___ Source material

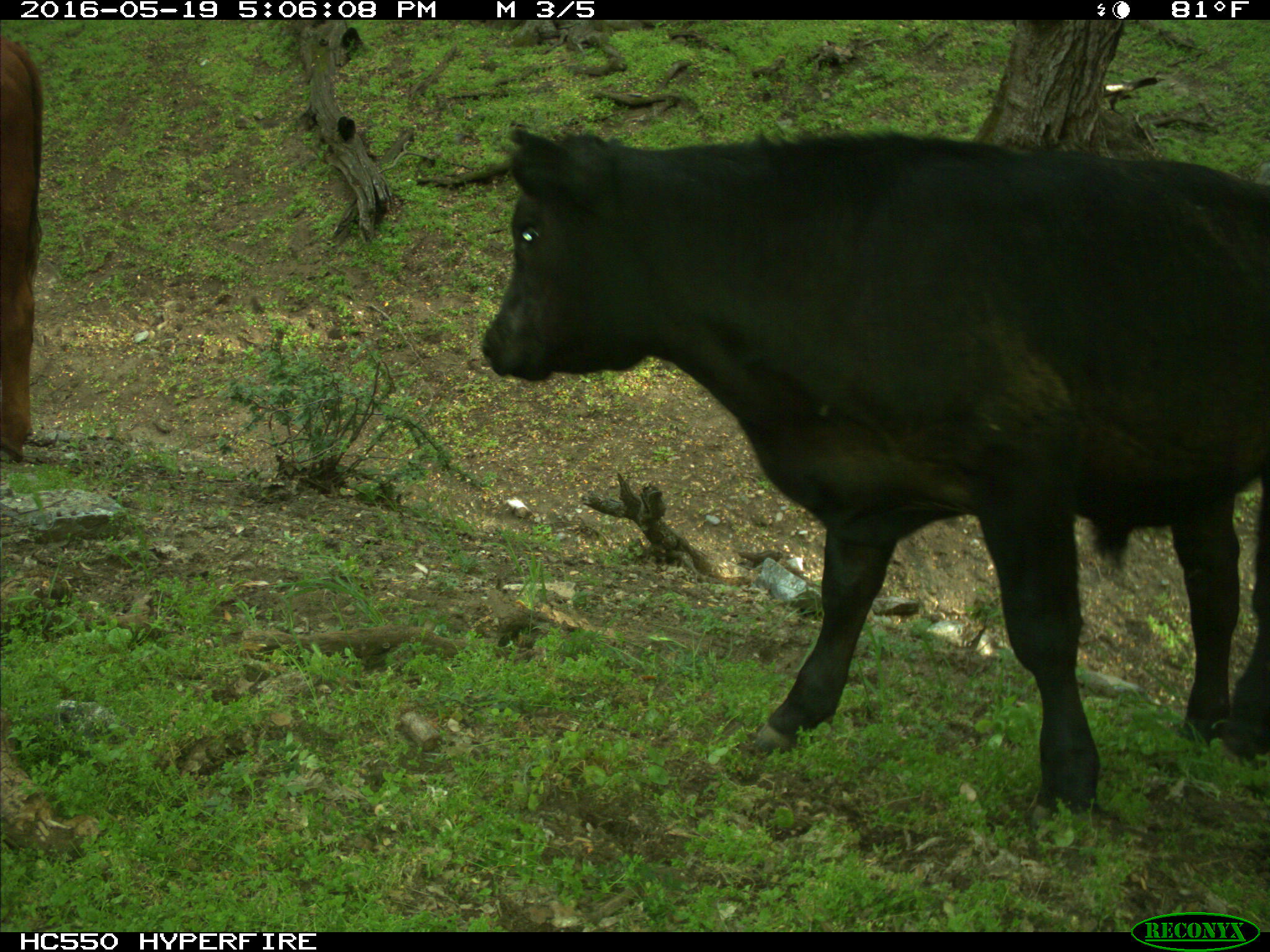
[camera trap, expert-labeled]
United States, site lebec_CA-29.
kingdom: Animalia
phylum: Chordata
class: Mammalia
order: Artiodactyla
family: Bovidae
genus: Bos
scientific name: Bos taurus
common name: domestic cow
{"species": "Bos taurus (domestic cow)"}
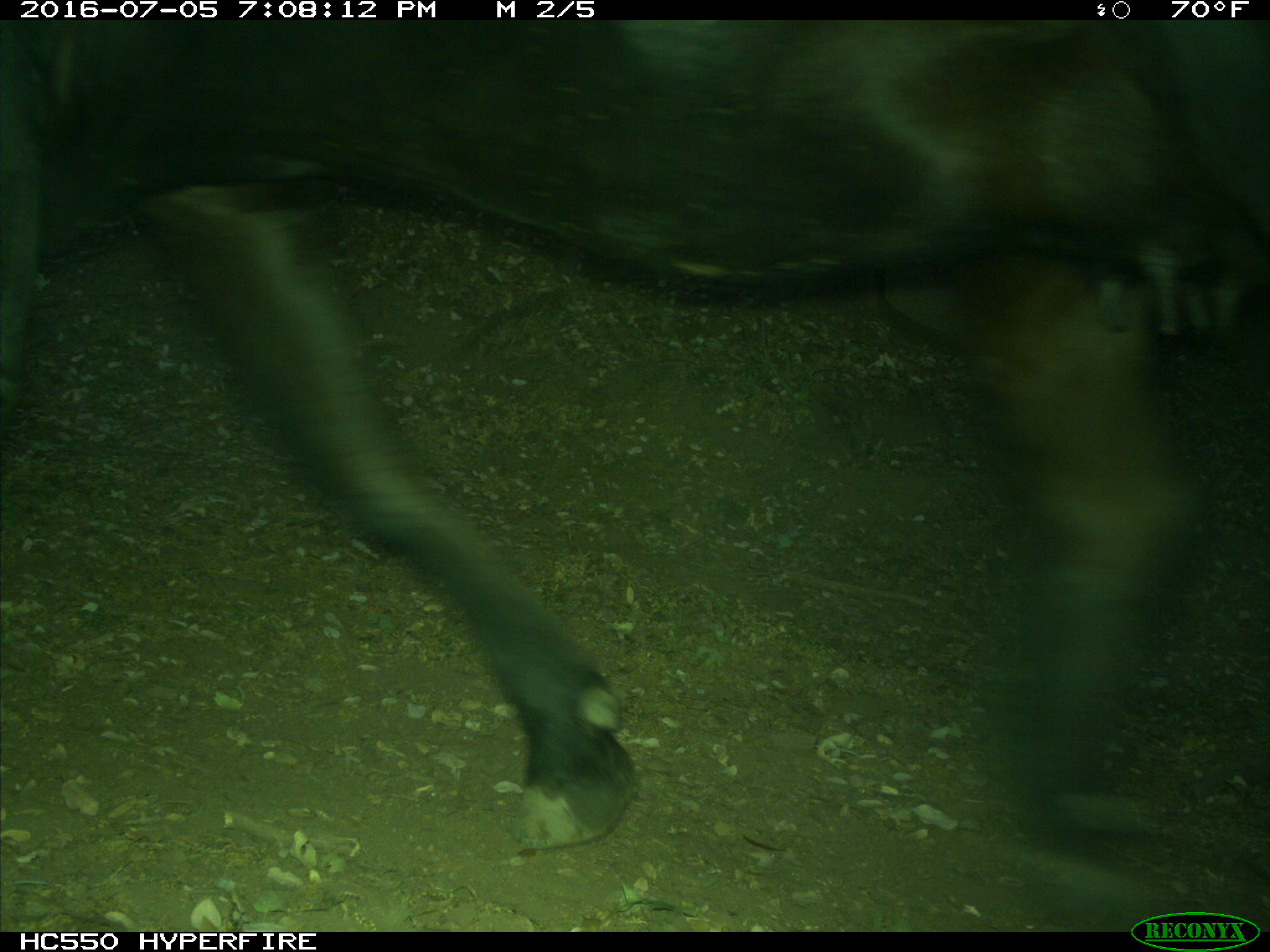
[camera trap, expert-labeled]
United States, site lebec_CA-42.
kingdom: Animalia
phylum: Chordata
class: Mammalia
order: Artiodactyla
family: Bovidae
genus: Bos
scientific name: Bos taurus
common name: domestic cow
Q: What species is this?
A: Bos taurus (domestic cow).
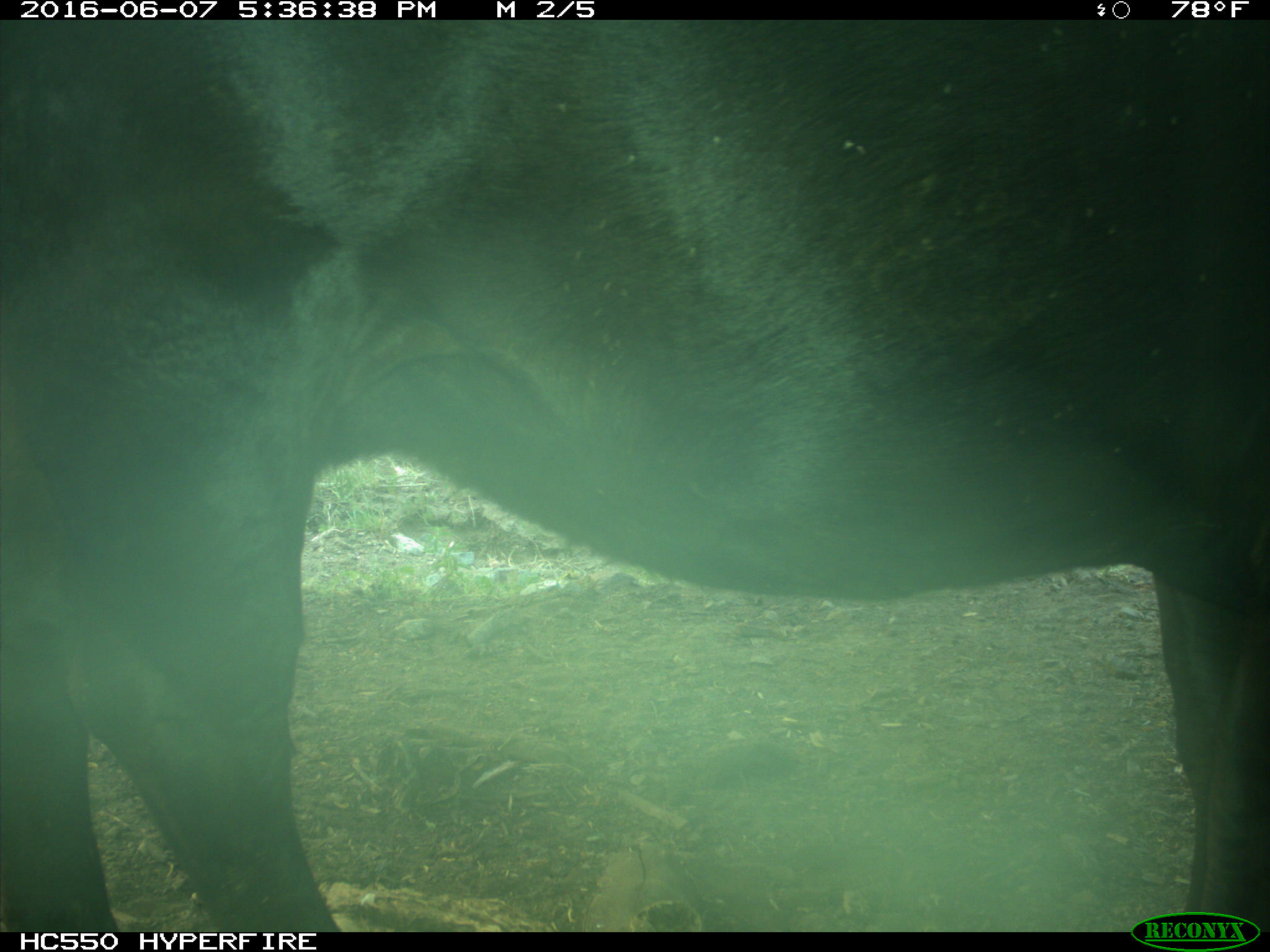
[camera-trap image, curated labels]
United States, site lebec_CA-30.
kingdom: Animalia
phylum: Chordata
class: Mammalia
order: Artiodactyla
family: Bovidae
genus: Bos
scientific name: Bos taurus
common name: domestic cow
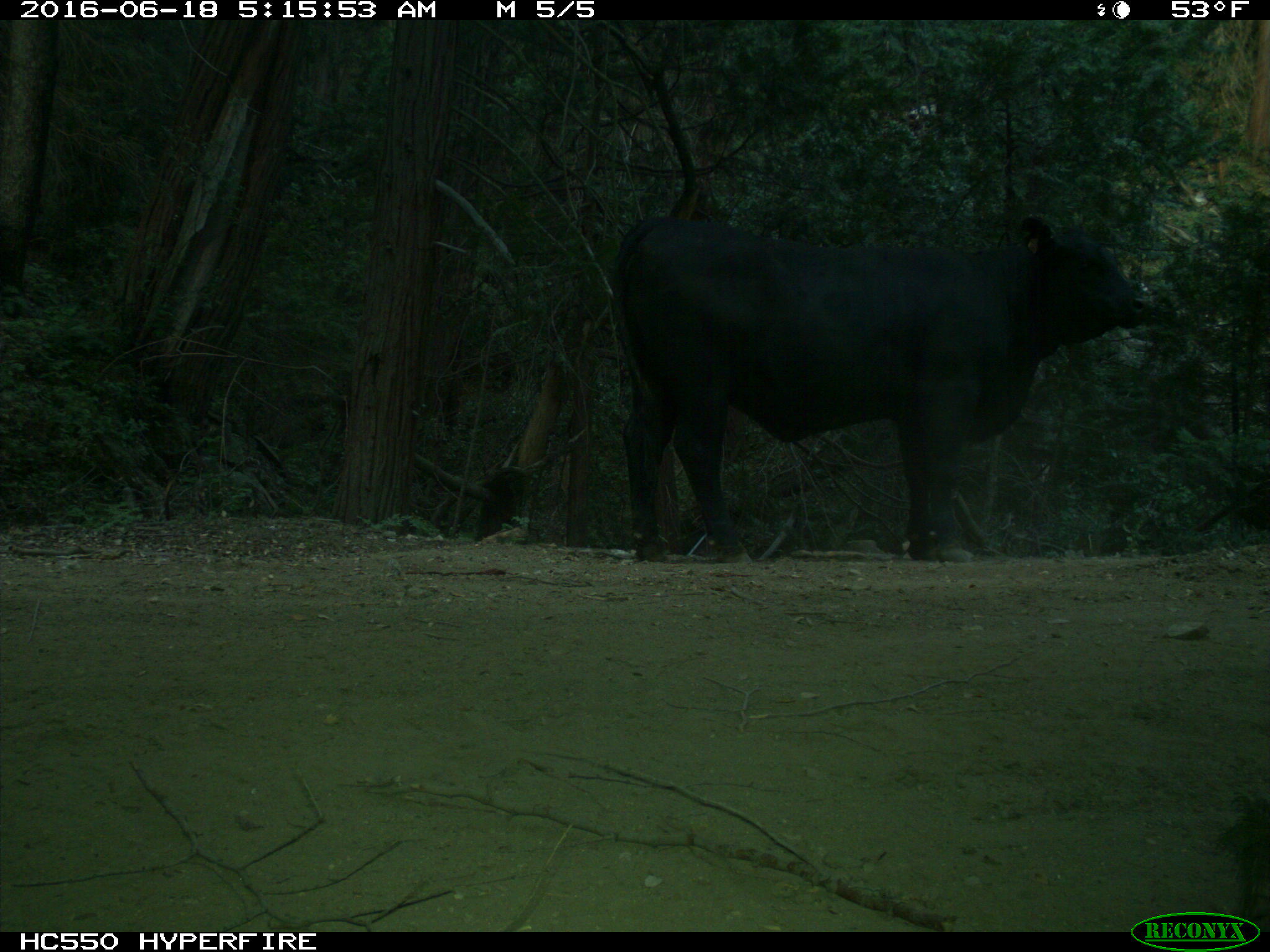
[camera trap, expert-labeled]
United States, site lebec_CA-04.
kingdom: Animalia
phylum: Chordata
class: Mammalia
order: Artiodactyla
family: Bovidae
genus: Bos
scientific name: Bos taurus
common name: domestic cow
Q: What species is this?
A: Bos taurus (domestic cow).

______

#### Try it
When you repeat the data, keep every line exact and drop the images.

#### Problem solution
[camera trap, expert-labeled]
United States, site lebec_CA-29.
kingdom: Animalia
phylum: Chordata
class: Mammalia
order: Artiodactyla
family: Bovidae
genus: Bos
scientific name: Bos taurus
common name: domestic cow
{"species": "Bos taurus (domestic cow)"}
[camera trap, expert-labeled]
United States, site lebec_CA-42.
kingdom: Animalia
phylum: Chordata
class: Mammalia
order: Artiodactyla
family: Bovidae
genus: Bos
scientific name: Bos taurus
common name: domestic cow
Q: What species is this?
A: Bos taurus (domestic cow).
[camera-trap image, curated labels]
United States, site lebec_CA-30.
kingdom: Animalia
phylum: Chordata
class: Mammalia
order: Artiodactyla
family: Bovidae
genus: Bos
scientific name: Bos taurus
common name: domestic cow
[camera trap, expert-labeled]
United States, site lebec_CA-04.
kingdom: Animalia
phylum: Chordata
class: Mammalia
order: Artiodactyla
family: Bovidae
genus: Bos
scientific name: Bos taurus
common name: domestic cow
Q: What species is this?
A: Bos taurus (domestic cow).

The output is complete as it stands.